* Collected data
----------------------------------------

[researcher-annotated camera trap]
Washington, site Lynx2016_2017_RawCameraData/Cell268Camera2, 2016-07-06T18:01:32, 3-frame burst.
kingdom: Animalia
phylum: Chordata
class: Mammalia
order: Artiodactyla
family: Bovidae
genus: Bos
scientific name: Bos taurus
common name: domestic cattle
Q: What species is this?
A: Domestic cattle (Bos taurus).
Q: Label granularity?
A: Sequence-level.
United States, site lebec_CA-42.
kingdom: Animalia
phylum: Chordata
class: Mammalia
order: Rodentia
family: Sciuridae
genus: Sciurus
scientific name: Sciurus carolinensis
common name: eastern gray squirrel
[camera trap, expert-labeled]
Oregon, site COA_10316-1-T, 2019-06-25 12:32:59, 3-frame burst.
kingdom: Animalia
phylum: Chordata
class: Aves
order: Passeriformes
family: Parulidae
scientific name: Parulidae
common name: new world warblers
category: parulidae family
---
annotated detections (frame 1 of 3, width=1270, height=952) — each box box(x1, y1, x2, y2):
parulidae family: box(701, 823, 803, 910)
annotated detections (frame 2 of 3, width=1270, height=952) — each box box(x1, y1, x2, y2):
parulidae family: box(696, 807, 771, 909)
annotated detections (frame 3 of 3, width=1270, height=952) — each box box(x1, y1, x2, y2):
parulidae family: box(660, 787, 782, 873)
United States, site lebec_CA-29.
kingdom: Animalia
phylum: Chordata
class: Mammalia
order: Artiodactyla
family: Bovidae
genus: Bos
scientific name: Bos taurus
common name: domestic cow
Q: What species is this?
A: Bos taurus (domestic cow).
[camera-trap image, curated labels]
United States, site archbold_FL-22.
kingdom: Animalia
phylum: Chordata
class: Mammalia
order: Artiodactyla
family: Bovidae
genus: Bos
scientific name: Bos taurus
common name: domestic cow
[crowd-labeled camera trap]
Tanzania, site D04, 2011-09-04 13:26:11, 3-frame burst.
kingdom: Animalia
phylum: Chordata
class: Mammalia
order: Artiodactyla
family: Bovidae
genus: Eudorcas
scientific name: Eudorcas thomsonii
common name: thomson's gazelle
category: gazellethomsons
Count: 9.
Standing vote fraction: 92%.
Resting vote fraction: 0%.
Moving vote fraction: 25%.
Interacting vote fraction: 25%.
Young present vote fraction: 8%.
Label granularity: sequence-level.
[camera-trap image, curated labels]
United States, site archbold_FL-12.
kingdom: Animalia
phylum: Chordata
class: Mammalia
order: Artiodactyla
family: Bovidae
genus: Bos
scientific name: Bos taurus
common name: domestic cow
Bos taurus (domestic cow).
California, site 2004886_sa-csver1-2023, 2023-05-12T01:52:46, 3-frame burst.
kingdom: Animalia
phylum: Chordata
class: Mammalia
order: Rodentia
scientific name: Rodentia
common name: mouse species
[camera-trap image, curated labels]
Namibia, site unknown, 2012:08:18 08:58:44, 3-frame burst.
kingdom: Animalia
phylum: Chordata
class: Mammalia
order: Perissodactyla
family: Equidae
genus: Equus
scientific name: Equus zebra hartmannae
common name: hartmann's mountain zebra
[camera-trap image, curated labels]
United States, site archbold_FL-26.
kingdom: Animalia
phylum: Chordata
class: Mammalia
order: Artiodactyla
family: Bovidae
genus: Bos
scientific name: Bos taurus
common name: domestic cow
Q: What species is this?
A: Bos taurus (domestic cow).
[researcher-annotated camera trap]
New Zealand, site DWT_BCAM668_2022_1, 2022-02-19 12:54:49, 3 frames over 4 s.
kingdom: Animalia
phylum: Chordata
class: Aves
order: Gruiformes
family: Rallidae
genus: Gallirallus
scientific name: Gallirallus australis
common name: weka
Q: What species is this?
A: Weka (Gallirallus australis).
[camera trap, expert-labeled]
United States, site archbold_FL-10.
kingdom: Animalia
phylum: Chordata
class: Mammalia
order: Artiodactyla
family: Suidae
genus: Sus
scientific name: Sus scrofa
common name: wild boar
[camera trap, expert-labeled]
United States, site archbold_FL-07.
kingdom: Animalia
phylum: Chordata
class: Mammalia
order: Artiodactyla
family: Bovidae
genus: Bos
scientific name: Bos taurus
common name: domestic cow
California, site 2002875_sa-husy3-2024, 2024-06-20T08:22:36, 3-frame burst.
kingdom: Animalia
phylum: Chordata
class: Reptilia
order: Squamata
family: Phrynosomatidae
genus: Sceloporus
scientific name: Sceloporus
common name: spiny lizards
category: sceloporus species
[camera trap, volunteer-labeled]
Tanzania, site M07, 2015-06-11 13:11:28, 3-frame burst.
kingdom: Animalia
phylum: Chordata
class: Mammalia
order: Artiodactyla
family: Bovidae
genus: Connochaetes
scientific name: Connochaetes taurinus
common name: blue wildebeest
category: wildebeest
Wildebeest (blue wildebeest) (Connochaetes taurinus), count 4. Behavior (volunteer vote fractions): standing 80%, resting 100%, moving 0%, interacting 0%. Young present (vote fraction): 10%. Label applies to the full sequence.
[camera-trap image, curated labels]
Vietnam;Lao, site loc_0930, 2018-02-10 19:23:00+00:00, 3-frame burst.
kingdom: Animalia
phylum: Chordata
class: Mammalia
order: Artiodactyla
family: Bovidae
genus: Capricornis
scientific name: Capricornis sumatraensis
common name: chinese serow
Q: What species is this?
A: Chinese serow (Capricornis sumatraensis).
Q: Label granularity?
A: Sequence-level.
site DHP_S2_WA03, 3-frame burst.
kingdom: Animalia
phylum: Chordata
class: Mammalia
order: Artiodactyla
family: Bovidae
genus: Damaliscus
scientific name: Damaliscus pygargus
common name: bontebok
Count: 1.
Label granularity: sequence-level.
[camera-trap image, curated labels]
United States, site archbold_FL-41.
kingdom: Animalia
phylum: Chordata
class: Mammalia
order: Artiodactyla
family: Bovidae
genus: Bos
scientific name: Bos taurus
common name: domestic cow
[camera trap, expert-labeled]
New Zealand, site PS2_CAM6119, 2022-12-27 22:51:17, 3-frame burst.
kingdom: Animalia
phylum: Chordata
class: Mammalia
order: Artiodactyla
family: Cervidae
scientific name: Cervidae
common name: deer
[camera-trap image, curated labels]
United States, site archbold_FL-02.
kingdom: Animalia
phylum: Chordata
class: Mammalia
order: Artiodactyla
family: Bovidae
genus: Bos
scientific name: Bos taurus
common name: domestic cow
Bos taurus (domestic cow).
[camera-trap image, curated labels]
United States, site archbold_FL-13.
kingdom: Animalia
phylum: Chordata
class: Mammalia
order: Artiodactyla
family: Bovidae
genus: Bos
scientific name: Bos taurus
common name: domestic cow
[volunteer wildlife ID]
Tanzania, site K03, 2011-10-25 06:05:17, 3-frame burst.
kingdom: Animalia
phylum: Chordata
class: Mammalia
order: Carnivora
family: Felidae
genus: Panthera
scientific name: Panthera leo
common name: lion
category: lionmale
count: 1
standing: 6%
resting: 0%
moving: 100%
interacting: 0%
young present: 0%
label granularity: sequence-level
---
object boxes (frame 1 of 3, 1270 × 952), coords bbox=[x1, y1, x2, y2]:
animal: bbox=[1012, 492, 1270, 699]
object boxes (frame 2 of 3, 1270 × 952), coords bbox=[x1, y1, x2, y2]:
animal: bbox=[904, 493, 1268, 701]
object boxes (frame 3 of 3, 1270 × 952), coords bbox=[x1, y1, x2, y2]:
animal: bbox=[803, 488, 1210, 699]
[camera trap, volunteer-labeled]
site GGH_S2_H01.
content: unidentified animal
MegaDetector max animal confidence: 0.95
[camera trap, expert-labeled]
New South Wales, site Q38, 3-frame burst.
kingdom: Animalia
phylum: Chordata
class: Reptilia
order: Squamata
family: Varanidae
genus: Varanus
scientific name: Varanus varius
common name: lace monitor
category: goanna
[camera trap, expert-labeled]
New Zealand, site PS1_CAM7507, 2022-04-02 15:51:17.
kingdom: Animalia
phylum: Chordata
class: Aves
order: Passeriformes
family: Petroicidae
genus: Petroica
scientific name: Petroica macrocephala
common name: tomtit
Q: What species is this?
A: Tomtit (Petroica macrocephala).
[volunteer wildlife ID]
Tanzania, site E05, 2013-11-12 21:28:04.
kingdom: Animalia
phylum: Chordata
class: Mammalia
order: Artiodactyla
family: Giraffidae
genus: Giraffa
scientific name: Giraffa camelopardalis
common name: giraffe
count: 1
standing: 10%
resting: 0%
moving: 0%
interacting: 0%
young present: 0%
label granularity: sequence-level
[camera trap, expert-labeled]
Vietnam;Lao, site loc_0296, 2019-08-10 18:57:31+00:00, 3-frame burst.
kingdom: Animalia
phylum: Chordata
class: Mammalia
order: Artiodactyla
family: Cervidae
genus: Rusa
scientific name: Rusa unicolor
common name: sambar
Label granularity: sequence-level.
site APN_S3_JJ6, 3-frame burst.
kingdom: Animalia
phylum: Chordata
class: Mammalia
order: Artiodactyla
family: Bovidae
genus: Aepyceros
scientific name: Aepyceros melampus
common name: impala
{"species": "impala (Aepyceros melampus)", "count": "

----------------------------------------

* WHAT THE EXERCISE ASKS
Among the entries above, copy exactly only the lines starting with the one containing "common name: blue wildebeest" and going through the one containing "scientific name: Damaliscus pygargus", both ends included.

* TASK ANSWER
common name: blue wildebeest
category: wildebeest
Wildebeest (blue wildebeest) (Connochaetes taurinus), count 4. Behavior (volunteer vote fractions): standing 80%, resting 100%, moving 0%, interacting 0%. Young present (vote fraction): 10%. Label applies to the full sequence.
[camera-trap image, curated labels]
Vietnam;Lao, site loc_0930, 2018-02-10 19:23:00+00:00, 3-frame burst.
kingdom: Animalia
phylum: Chordata
class: Mammalia
order: Artiodactyla
family: Bovidae
genus: Capricornis
scientific name: Capricornis sumatraensis
common name: chinese serow
Q: What species is this?
A: Chinese serow (Capricornis sumatraensis).
Q: Label granularity?
A: Sequence-level.
site DHP_S2_WA03, 3-frame burst.
kingdom: Animalia
phylum: Chordata
class: Mammalia
order: Artiodactyla
family: Bovidae
genus: Damaliscus
scientific name: Damaliscus pygargus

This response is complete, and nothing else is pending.